[Data to process start]

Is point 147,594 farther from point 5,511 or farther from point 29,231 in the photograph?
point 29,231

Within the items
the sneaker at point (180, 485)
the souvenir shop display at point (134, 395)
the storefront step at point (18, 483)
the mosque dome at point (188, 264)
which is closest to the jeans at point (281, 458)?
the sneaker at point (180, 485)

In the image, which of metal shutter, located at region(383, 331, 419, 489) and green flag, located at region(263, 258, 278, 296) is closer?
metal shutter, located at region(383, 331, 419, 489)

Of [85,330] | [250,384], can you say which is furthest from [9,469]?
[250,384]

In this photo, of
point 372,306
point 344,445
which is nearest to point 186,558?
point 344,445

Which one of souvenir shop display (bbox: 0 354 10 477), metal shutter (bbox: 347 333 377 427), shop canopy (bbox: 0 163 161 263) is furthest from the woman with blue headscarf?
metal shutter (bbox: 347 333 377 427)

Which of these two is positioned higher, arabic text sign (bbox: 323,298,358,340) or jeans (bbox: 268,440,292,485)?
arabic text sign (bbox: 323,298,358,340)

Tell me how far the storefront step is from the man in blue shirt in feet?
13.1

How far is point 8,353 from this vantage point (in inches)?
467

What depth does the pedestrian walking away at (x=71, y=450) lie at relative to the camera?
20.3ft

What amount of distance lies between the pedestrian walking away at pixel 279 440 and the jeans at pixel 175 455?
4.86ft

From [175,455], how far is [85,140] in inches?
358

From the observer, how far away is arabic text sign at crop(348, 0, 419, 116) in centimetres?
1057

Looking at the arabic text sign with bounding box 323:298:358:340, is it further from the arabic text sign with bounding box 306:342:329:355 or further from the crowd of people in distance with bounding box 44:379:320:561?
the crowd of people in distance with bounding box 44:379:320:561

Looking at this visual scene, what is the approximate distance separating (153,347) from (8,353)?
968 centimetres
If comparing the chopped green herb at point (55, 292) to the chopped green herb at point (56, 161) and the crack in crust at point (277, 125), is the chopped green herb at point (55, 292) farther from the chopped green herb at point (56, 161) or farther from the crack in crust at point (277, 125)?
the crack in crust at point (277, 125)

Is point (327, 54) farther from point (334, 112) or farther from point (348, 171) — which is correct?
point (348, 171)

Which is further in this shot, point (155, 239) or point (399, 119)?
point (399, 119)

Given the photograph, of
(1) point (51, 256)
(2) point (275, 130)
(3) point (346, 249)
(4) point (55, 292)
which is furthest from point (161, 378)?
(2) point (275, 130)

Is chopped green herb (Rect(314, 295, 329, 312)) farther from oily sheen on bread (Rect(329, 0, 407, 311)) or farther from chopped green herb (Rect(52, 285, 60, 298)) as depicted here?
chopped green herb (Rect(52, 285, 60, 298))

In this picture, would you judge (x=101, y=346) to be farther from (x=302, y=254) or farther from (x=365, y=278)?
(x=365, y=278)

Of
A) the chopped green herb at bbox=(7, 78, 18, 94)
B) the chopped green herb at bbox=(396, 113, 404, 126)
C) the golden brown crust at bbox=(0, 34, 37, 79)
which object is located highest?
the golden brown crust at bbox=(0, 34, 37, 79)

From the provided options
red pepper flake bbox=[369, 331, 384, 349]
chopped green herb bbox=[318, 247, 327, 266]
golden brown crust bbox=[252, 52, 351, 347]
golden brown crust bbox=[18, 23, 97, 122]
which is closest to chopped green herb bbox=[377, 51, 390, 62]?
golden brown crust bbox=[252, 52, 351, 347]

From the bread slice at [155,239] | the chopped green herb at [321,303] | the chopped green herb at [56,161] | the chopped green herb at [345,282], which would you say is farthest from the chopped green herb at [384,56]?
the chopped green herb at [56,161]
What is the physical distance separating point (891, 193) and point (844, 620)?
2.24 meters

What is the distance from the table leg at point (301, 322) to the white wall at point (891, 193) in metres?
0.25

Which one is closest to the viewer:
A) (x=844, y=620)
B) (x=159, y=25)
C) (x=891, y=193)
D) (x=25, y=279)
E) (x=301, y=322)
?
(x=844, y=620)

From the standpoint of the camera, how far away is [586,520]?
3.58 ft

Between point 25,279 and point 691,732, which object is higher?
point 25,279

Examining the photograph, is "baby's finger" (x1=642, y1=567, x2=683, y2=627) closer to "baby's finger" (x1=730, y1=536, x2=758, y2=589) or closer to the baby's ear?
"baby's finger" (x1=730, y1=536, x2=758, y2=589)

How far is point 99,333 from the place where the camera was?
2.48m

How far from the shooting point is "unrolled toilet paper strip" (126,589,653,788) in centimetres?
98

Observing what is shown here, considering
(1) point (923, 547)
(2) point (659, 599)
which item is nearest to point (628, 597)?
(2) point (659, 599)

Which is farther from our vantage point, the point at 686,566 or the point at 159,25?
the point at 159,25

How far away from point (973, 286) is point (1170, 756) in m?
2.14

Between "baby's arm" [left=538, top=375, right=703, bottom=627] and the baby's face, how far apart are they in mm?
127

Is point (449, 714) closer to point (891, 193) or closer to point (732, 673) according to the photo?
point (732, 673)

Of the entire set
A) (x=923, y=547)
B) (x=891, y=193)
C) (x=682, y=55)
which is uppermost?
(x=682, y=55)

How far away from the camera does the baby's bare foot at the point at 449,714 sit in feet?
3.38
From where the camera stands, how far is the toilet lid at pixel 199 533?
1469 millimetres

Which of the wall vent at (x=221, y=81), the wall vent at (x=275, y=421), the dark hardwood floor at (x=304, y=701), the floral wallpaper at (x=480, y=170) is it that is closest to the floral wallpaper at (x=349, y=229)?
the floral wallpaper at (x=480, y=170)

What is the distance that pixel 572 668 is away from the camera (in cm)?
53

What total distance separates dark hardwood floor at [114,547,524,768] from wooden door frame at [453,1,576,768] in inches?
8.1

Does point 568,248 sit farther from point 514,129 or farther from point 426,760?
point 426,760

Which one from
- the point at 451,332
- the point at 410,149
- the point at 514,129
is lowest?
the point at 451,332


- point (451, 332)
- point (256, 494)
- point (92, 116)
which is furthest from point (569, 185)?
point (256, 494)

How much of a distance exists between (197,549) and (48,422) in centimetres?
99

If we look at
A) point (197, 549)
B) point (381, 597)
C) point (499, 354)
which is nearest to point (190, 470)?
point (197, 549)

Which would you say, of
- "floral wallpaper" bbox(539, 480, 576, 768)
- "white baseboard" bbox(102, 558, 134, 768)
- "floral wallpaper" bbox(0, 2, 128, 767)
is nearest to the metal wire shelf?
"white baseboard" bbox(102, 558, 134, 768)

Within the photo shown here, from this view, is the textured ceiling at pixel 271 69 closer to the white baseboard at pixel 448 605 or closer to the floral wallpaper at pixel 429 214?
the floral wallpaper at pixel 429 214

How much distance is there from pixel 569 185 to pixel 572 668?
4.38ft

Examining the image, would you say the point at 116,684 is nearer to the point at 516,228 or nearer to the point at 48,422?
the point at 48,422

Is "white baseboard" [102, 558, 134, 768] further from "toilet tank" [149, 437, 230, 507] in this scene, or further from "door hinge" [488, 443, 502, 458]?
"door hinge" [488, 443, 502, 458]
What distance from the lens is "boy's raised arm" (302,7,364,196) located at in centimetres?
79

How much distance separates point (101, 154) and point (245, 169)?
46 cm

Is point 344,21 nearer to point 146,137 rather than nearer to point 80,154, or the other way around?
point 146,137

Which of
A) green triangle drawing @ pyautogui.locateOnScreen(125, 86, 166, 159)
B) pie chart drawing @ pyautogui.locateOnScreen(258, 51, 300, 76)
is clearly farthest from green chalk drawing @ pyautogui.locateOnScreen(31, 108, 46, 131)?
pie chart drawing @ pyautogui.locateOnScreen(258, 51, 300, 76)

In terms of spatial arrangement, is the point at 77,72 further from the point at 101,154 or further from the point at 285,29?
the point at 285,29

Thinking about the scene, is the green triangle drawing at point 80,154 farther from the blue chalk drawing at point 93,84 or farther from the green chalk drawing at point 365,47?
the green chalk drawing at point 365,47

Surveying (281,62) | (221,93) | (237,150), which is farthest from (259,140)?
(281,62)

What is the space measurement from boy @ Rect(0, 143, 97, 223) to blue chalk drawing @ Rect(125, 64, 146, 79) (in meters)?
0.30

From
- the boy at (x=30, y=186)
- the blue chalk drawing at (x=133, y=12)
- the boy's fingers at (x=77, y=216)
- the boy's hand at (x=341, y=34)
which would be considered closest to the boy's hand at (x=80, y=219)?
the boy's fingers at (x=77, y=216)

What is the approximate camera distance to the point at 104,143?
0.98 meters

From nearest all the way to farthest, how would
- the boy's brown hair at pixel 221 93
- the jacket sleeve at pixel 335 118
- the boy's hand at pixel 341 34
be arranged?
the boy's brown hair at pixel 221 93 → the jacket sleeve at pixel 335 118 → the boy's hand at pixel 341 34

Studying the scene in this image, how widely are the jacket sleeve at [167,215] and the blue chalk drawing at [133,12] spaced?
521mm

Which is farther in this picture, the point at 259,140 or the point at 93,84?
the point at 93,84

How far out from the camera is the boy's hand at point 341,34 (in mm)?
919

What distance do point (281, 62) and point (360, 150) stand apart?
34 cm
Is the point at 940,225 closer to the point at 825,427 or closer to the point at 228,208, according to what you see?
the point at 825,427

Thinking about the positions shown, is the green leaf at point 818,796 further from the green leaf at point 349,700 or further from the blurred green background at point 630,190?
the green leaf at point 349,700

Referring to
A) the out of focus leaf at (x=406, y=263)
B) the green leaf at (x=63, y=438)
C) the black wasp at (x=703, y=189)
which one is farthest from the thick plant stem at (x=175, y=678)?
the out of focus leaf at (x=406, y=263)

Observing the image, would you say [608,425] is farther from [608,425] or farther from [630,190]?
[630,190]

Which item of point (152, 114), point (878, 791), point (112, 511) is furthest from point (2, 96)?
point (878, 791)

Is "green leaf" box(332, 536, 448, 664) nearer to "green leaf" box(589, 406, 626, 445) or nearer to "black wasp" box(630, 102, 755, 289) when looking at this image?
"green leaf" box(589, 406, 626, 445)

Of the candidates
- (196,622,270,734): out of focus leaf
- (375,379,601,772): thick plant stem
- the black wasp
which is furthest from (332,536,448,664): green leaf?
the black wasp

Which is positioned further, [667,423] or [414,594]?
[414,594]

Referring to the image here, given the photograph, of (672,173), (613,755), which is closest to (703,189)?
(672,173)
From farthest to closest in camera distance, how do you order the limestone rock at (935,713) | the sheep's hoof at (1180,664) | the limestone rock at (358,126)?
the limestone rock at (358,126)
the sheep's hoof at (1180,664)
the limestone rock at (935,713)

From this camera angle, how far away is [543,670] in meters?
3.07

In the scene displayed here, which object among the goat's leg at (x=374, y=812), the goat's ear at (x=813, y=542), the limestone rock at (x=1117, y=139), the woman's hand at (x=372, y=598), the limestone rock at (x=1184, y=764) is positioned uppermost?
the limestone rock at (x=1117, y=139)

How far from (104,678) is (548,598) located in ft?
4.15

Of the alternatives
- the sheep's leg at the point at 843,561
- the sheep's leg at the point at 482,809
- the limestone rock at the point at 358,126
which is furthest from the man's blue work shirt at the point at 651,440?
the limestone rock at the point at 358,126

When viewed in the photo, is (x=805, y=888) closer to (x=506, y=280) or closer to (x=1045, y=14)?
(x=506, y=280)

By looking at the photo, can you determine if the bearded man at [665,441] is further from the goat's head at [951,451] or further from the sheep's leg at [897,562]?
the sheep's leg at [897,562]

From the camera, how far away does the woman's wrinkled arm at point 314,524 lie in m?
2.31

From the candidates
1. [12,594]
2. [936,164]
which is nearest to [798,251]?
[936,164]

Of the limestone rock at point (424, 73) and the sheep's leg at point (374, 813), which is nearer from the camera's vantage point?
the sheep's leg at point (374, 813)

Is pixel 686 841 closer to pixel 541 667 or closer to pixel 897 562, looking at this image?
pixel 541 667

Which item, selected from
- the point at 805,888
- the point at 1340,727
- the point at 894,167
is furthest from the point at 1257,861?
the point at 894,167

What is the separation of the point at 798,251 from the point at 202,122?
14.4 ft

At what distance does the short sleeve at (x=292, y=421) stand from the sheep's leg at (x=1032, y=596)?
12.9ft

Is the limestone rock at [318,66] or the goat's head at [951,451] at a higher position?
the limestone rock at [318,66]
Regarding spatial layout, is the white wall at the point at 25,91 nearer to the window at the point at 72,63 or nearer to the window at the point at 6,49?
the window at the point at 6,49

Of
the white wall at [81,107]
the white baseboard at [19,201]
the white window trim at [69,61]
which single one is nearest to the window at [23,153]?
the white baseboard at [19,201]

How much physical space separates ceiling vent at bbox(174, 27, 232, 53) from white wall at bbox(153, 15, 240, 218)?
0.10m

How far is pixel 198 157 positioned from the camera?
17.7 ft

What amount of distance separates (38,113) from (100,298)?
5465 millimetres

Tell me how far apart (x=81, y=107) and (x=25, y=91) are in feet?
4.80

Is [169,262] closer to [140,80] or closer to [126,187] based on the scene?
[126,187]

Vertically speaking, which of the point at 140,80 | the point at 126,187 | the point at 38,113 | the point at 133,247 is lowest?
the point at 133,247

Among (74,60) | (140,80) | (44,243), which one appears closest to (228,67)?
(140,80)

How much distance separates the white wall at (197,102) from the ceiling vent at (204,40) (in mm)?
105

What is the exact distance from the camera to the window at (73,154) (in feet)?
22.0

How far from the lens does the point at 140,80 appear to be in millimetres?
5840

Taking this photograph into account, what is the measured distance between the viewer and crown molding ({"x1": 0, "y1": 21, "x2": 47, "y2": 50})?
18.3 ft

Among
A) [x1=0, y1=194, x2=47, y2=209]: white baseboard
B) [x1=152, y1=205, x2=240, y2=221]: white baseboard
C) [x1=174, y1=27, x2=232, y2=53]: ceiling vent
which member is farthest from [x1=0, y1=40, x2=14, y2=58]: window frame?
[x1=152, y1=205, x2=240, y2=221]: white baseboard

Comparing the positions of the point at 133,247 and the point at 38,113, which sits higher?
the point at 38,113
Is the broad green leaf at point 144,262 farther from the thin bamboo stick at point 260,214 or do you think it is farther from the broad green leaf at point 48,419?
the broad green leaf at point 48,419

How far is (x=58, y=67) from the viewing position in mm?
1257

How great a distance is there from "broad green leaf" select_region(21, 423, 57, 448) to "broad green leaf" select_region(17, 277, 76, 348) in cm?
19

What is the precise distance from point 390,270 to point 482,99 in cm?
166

[Data to process end]

* What the exercise asks *
Produce an exact copy of the lines from the one containing "Comparing the positions" through the last line, and of nothing else.

* Answer below *
Comparing the positions of the point at 133,247 and the point at 38,113, which sits higher?
the point at 38,113
Is the broad green leaf at point 144,262 farther from the thin bamboo stick at point 260,214 or do you think it is farther from the broad green leaf at point 48,419?
the broad green leaf at point 48,419

How far is (x=58, y=67) from the viewing position in mm?
1257

How great a distance is there from "broad green leaf" select_region(21, 423, 57, 448) to "broad green leaf" select_region(17, 277, 76, 348) in cm?
19

What is the precise distance from point 390,270 to point 482,99 in cm?
166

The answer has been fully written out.